La noche es violenta.  La música se silencia, desaparecen los que danzaban.  Encapuchados atacan un puesto de policía y le prenden fuego sin dejar salir a los agentes; otros acorralan a una agente mujer y le intentan cobrar las violaciones de la víspera, ojo por ojo, diente por diente; algunos se “divierten” destrozando un cajero automático y haciendo pedazos los vidrios de una sucursal. 

Al desayuno, el papá de John Robinson les comenta que están en riesgo de perder la casita porque el banco no le quiere refinanciar la deuda, que creció considerablemente después de la moratoria de la pandemia; a él le había servido de mucho alivio no tener que pagar las cuotas el tiempo que estuvo de brazos caídos por la parálisis del confinamiento, pero lo que no sabía era que después le pasarían cuenta de cobro con intereses acumulados.

–Los bancos no perdonan nada –dijo su mujer.

–Pero deberían, porque si nosotros perdimos salarios, ellos nos podrían condonar, al menos, los intereses y ampliarnos el plazo.

–¿Y no se lo has pedido?

–En todos los tonos, durante estos meses, pero ellos se escudan en que no pueden sacrificar utilidades, en que ya nos dieron un buen respiro en los momentos difíciles y en la ley.

–Es que un banco no puede hacer eso, porque es una criatura que no respira aire y no come solomo; ella respira utilidades y come intereses –argumentó John Robinson.

–¿De dónde sacas eso?

–De John Steinbeck, “Las Uvas de la Ira”.

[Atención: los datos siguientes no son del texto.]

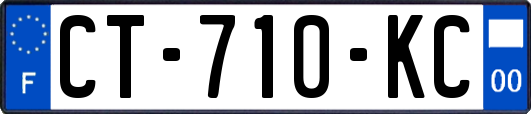 CT-710-KC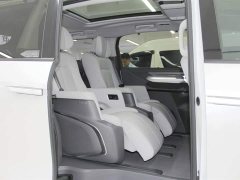 Buick GL8 2025 Lu Zun Exclusive Edition - фото 9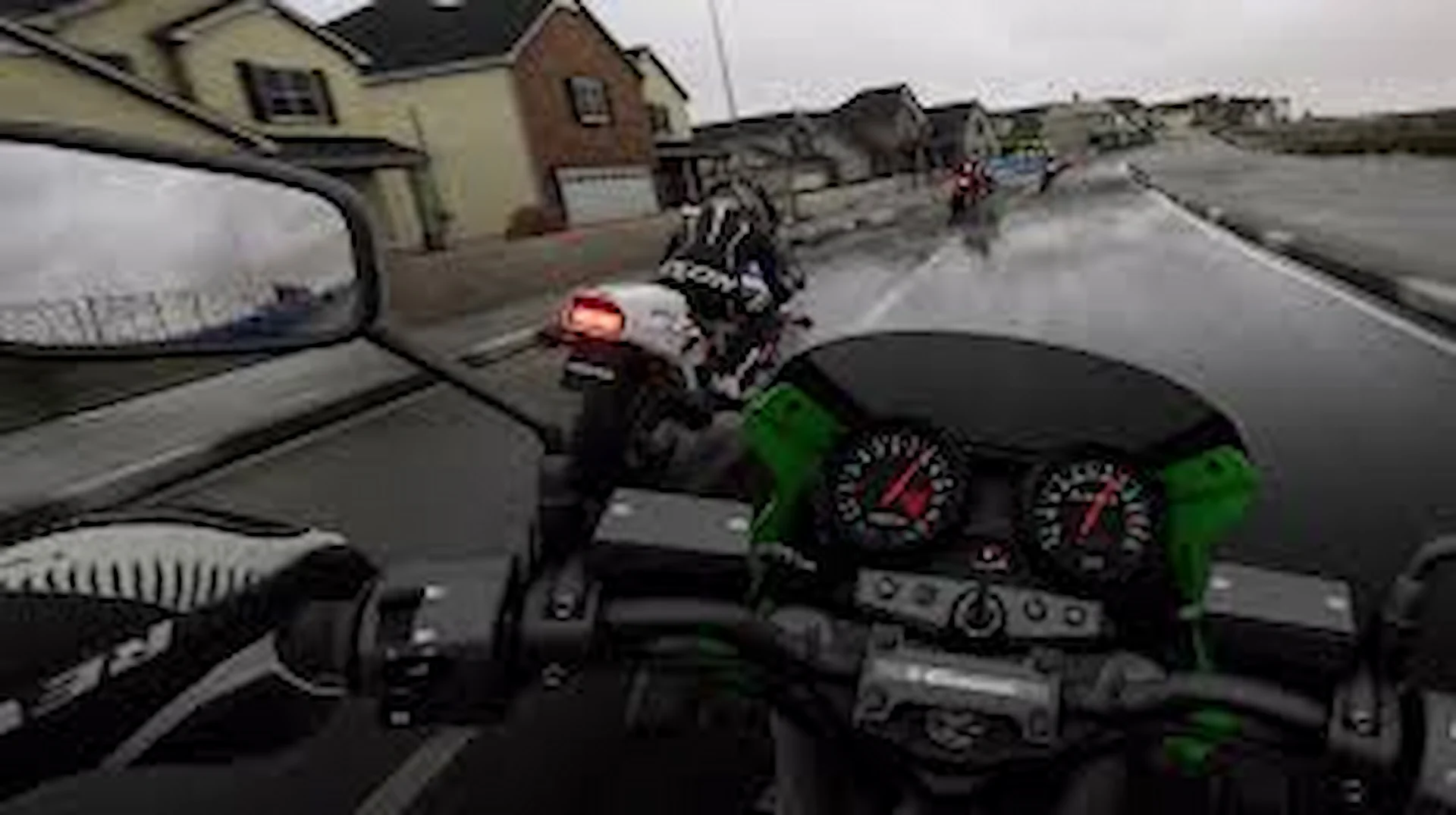 RIDE 4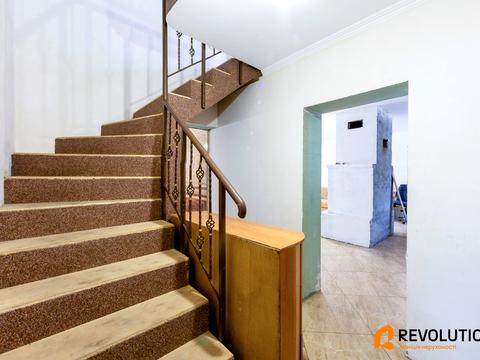 дом по адресу Зелёная ул., 36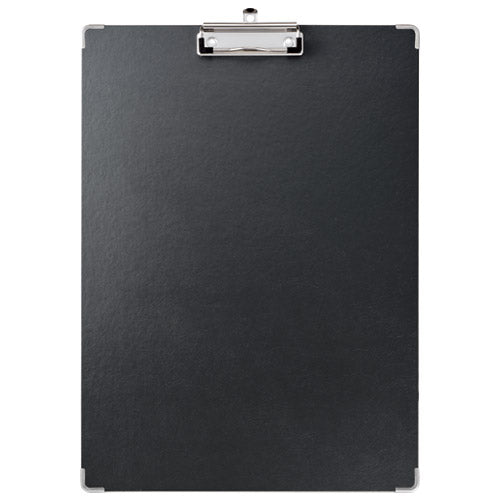 King Jim Notepad A3 Pengikat Tepi Pendek Hitam 8307 Hitam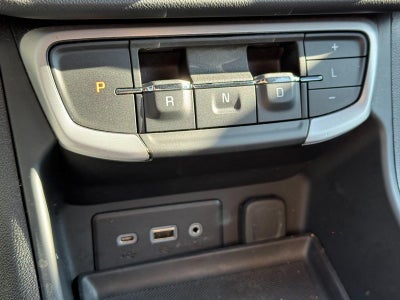 2022 GMC Terrain FWD 4dr SLE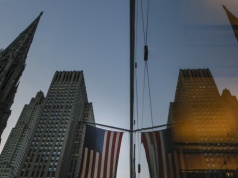 Amerykańska gospodarka przyspiesza. Najnowsze dane z USA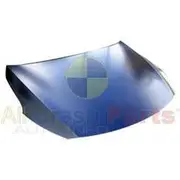 All Crash Bonnet - KOB-20010Q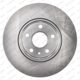 Purchase Top-Quality Front Disc Brake Rotor by RS PARTS - RS580839 pa6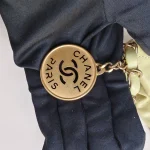 Chanel, 22 Tote bag, Small, Yellow, Very Very  Good - Image 53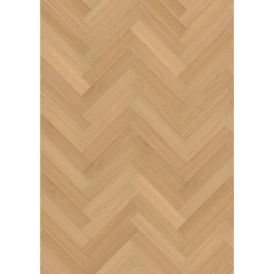 Kovapuulattia Kährs Life Kalanruoto Tammi Chamomille vasen 10 x 121 x 593 mm
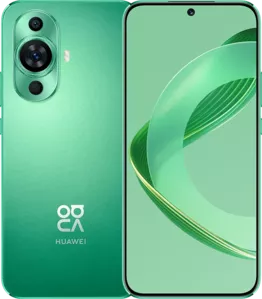 Huawei nova 11 FOA-LX9 8GB/256GB (зеленый) фото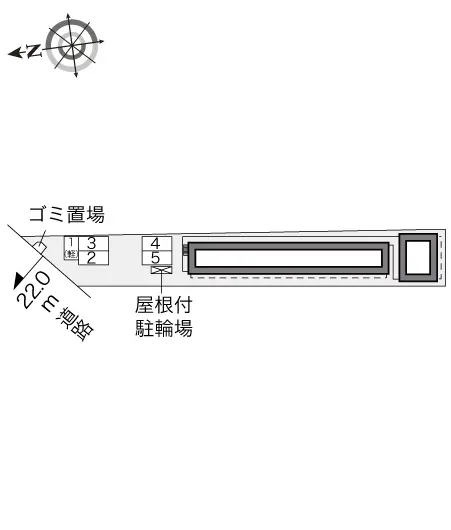 ソフィア高槻 2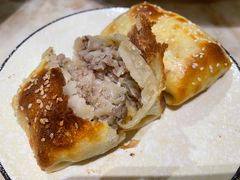 烤包子-北疆饭店(吴江店)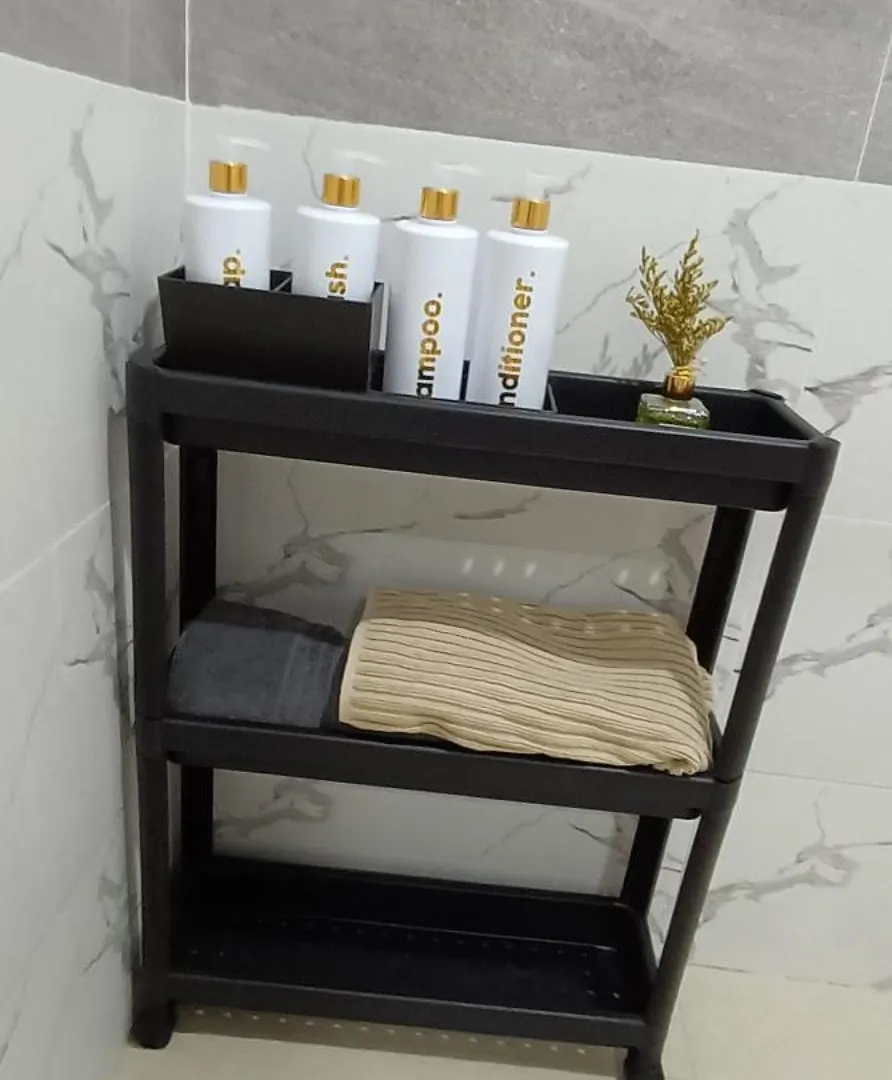 Brand New 25Sqm Apartment Makati Manila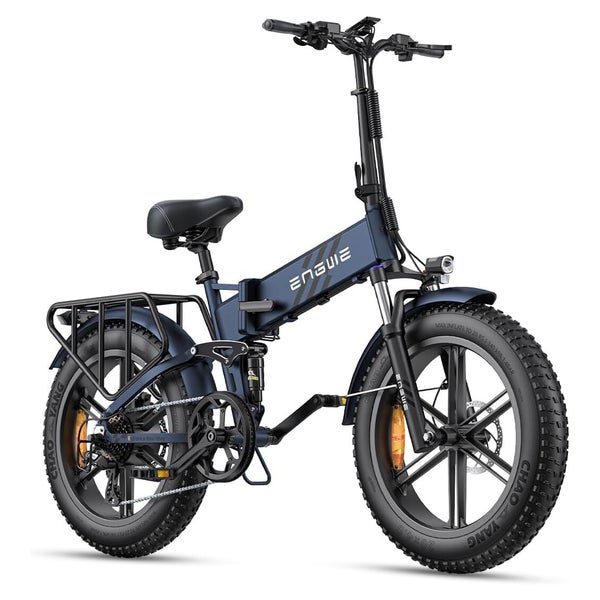 ENGWE ENGINE PRO 2.0 Faltbares Elektrofahrrad mit 48V 16 Ah 1 St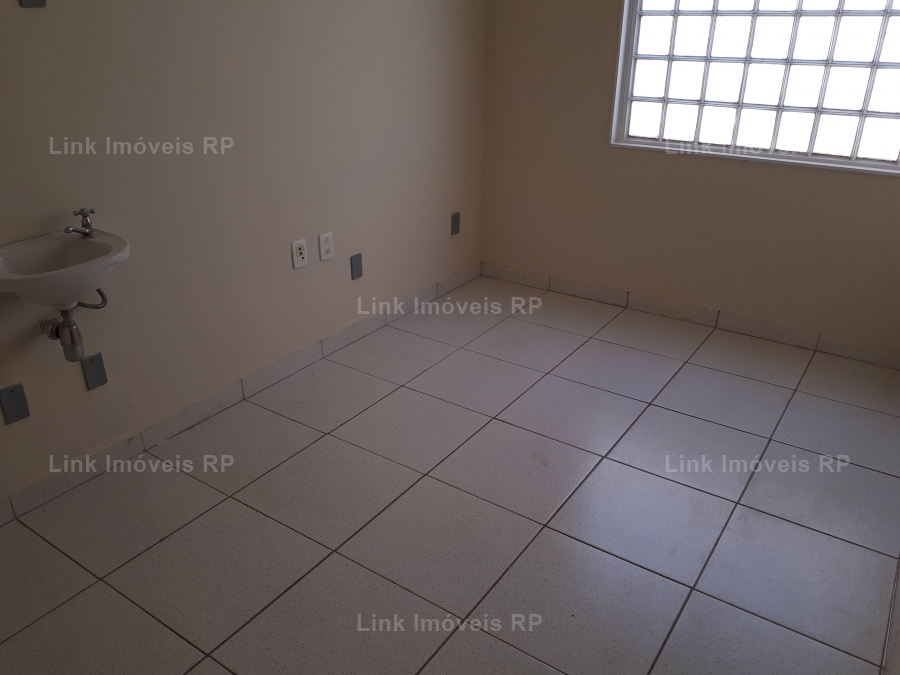 Casa Comercial 250m em Vila Seixas em Ribeiro Preto, por R$ 4.200/ms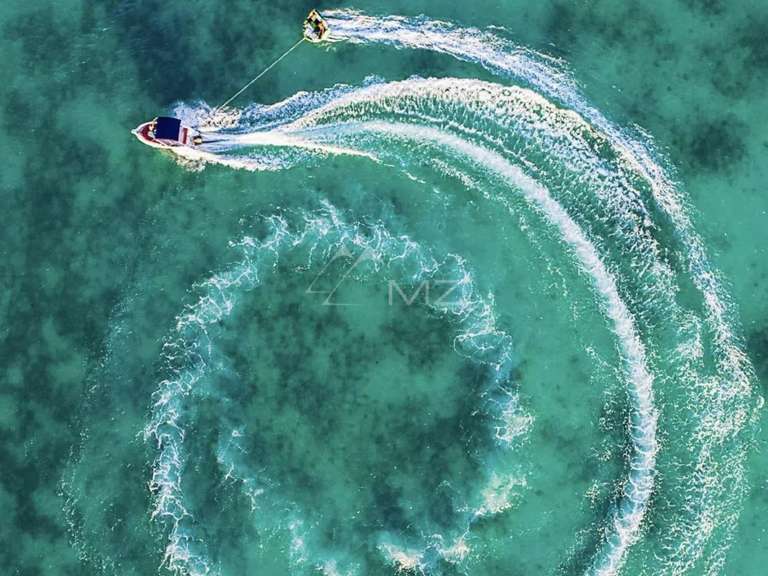 Villa Mauritius - 4 bedrooms - 376m²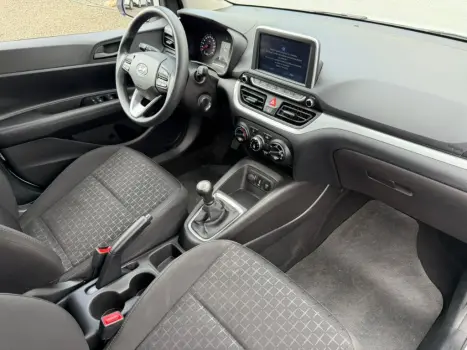 HYUNDAI HB 20 Hatch 1.0 12V 4P FLEX COMFORT PLUS, Foto 14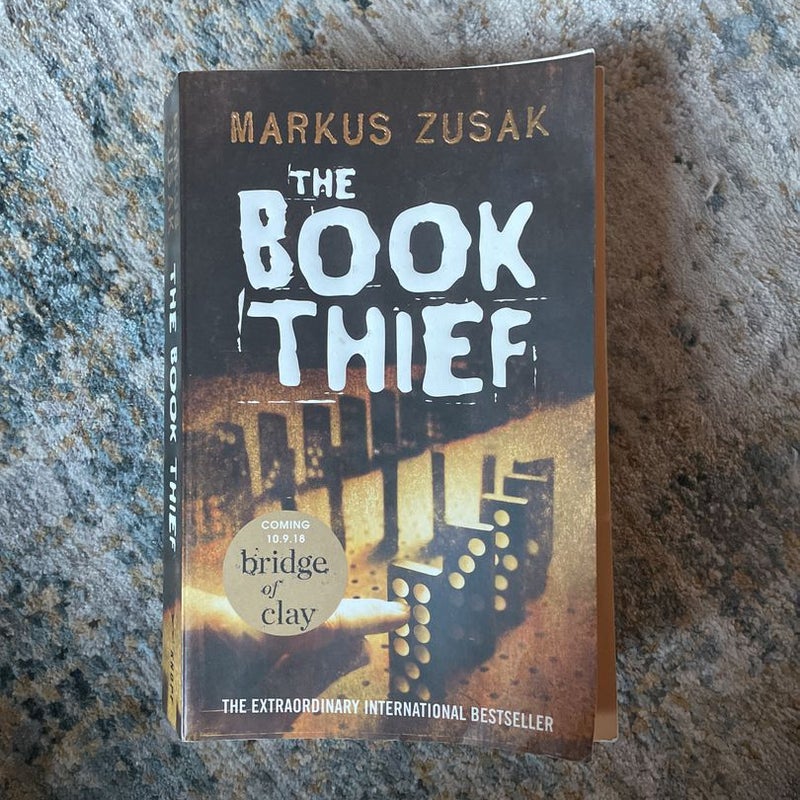 The Book Thief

Al almuerzo, el papá de Marcel llega a casa con la noticia de que va rumbo a la quiebra.  Los meses de paro obligado del negocio se le comieron los ahorros pagando a sus empleados, pues no los despidió confiando en los alivios prometidos por el gobierno y, a pesar de que presentó toda la documentación, ahora le han respondido que su empresa no calificaba dentro de los requisitos.

 –Ahora sí voy a tener que licenciar a varios, cerrar algunas líneas del negocio y apretarles a ustedes con sus gastos.

–Te debes unir a las protestas, papá.

–¡Yo no soy comunista!

–Algún banco te podrá prestar –dijo la mamá.

–Me exigen hipotecar todo lo que tengo.  ¡No tienen corazón!

A la marcha siguiente llegan los dos chicos con mayores bríos después de lo que han escuchado en casa.  Igual que ellos, todos los demás van enardecidos porque no tienen trabajo o estudio, viven en deplorables condiciones, son humillados por los que están por encima de ellos, carecen de buen transporte, no pueden vestir decentemente, tienen parientes desaparecidos, les han asesinado  o injustamente encarcelado a miembros de su familia.

El público ya no vitorea a los marchantes, los miran con recelo.  Los muchachos van convencidos de sus consignas, en medio del jolgorio propio del evento.  Unas cuadras más adelante, la policía impide el paso; está plantado un escuadrón grande a todo lo ancho de la vía, respaldados por vehículos antimotines y con el sobrevuelo amenazante de helicópteros.  Aparecen, como de la nada, los cocteles Molotov; se disparan los gases lacrimógenos; la multitud se dispersa, pero no huye, más bien se repliega y la emprenden a piedra contra los locales comerciales en el marco de un pequeño parque.  Súbitamente están rodeados por un nuevo destacamento de policía que dispara varias veces contra ellos y ahora sí se escabullen como mejor pueden, con excepción de los pocos que se quedan acompañando a sus heridos.

Entre los primeros que huyen están John y Marcel, prometiéndose no volver a participar de movimientos tan amenazantes y al llegar a sus casas reciben llamadas de amigos que les cuentan de muertos y heridos, violaciones, saqueos e incendios.  En la TV, los cuerpos armados y los gobernantes presentan un balance de agentes femeninas que sufrieron intento de violación, otros agentes heridos, algunos de gravedad; estaciones de policía incendiadas, negocios saqueados e incendiados, buses de transporte público quemados y sus estaciones destrozadas.

John Robinson llama a Marcel y este le cuenta de una amiga que le informó llorando que su novio perdió un ojo por un perdigón de la policía.  John le cuenta que un amigo suyo pudo ver cómo cuatro agentes estaban violando a una chica en un rincón oscuro de un parque y él con tres amigos se atrevieron a defenderla y salieron bastante lesionados.  ¿Qué esperanzas tenemos de justicia social, se preguntan ambos, si ni los que dicen reclamar esa justicia ni los que dicen defender a la sociedad saben controlar sus ímpetus violentos, criminales?